Max Doll 133 Kommentare
Black Ops IV: Nächstes Call of Duty mit Battle Royale statt Kampagne
Bild: Activision

Das Call of Duty des Jahres 2018 wird laut übereinstimmenden Gerüchten mit Traditionen der Serie brechen. Ernsthaft innovativ wird Activision mit Black Ops IV aber nicht: Der Shooter wird lediglich auf einen Einzelspieler-Modus verzichten und stattdessen auf den Battle-Royale-Zug aufspringen.

Mehrere anonyme Quellen aus dem Umfeld des Entwicklerstudios Treyarch verrieten gegenüber Polygon, dass eine Einzelspieler-Kampagne nicht rechtzeitig zum festgelegten Erscheinungstermin am 12. Oktober habe fertiggestellt werden können. Daraufhin habe das Studio alle verfügbaren Ressourcen für den Ausbau des Mehrspieler- und Zombie-Modus genutzt, auf denen nun der Schwerpunkt liegt.
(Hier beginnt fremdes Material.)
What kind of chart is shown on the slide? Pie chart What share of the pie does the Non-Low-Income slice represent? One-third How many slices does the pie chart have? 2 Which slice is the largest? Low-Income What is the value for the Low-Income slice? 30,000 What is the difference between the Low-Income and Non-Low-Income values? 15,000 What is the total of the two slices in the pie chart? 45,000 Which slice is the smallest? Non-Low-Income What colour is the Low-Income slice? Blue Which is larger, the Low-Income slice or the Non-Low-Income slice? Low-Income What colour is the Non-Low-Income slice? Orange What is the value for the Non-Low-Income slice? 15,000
Änderungen passen in Strategie

Eine solche Entscheidung klingt zumindest aus geschäftlicher Sicht plausibel: Bekannt ist Call of Duty mittlerweile oftmals mehr für seinen Mehrspieler- als für seinen zu Wiederholungen und Einfallslosigkeiten neigenden Einzelspieler-Modus. Mit dem Online-Teil verdient Activision darüber hinaus dank DLCs und Mikrotransaktionen Geld, er ist eine Plattform für weitere Verkäufe von Inhalten. Eine solche Änderung könnte zudem der Teaser-Slogan „Vergiss, was du weißt“ ankündigen, der sich sowohl auf die Story der Serie als auch eine Änderung am Serienformat beziehen kann.
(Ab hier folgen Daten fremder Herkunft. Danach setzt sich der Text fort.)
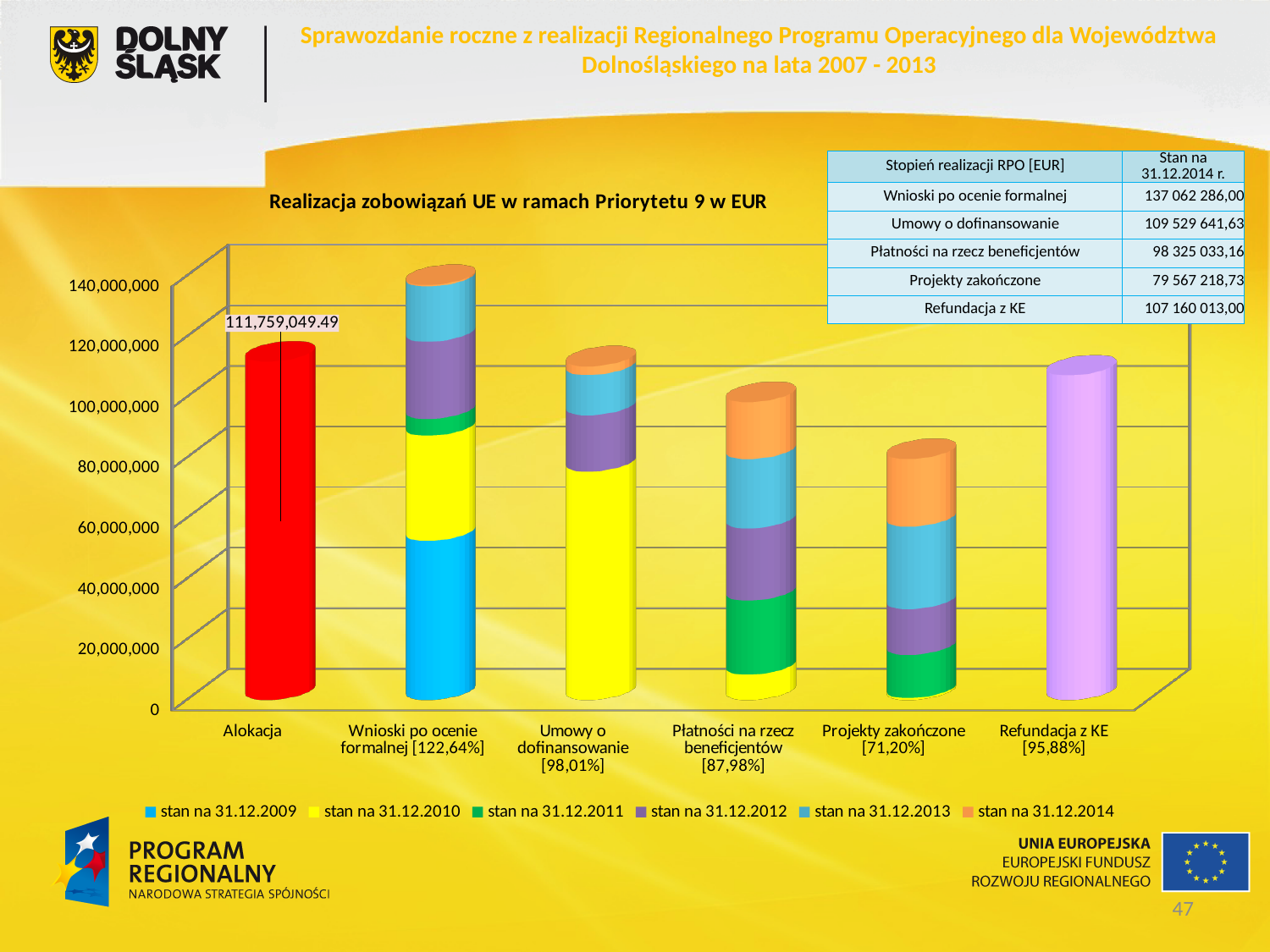
What is the title of the chart? Realizacja zobowiązań UE w ramach Priorytetu 9 w EUR Which bar is taller: Płatności na rzecz beneficjentów or Projekty zakończone? Płatności na rzecz beneficjentów What value is labelled on the Alokacja bar? 111,759,049.49 How many categories are shown on the x axis of the chart? 6 Which bar is taller: Wnioski po ocenie formalnej or Umowy o dofinansowanie? Wnioski po ocenie formalnej Which category has the lowest bar in the chart? Projekty zakończone [71,20%] Is the total for Projekty zakończone greater or less than 100,000,000? less How many series does the chart legend list? 6 According to the table on the slide, what is the value for Refundacja z KE as of 31.12.2014? 107 160 013,00 Is the total for Wnioski po ocenie formalnej greater or less than 120,000,000? greater What kind of chart is shown on the slide? bar chart Which category has the highest bar in the chart? Wnioski po ocenie formalnej [122,64%]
Ganz auf einen Einzelspieler-Modus müssen Serienfans in diesem Jahr ohnehin nicht verzichten. Als Ersatz steht glaubwürdigen Gerüchten zufolge eine Remastered-Version von Modern Warfare 2 in den Startlöchern, die abzüglich ihres Online-Parts veröffentlicht wird und diese Lücke damit optimal füllt – beide Projekte ergänzen sich damit wechselseitig.

Battle Royale als Ersatz

Als Ersatz soll Activision kooperative Spielmodi ausbauen. Was darunter zu verstehen ist, konnte Charlie Intel in Erfahrung bringen. Demnach wird Black Ops 4 dem gegenwärtig erfolgreichsten Genre folgen und einen Battle-Royale-Modus anbieten – das Unternehmen will so vom Erfolg von PlayerUnknown’s Battlegrounds und Fortnite: Battle Royale profitieren. Beide Angaben konnten von Kotaku aus eigenen Quellen bestätigt werden. Auf Anfragen wollte Activision vor der offiziellen Vorstellung des Spiels im Mai keinen Kommentar abgeben.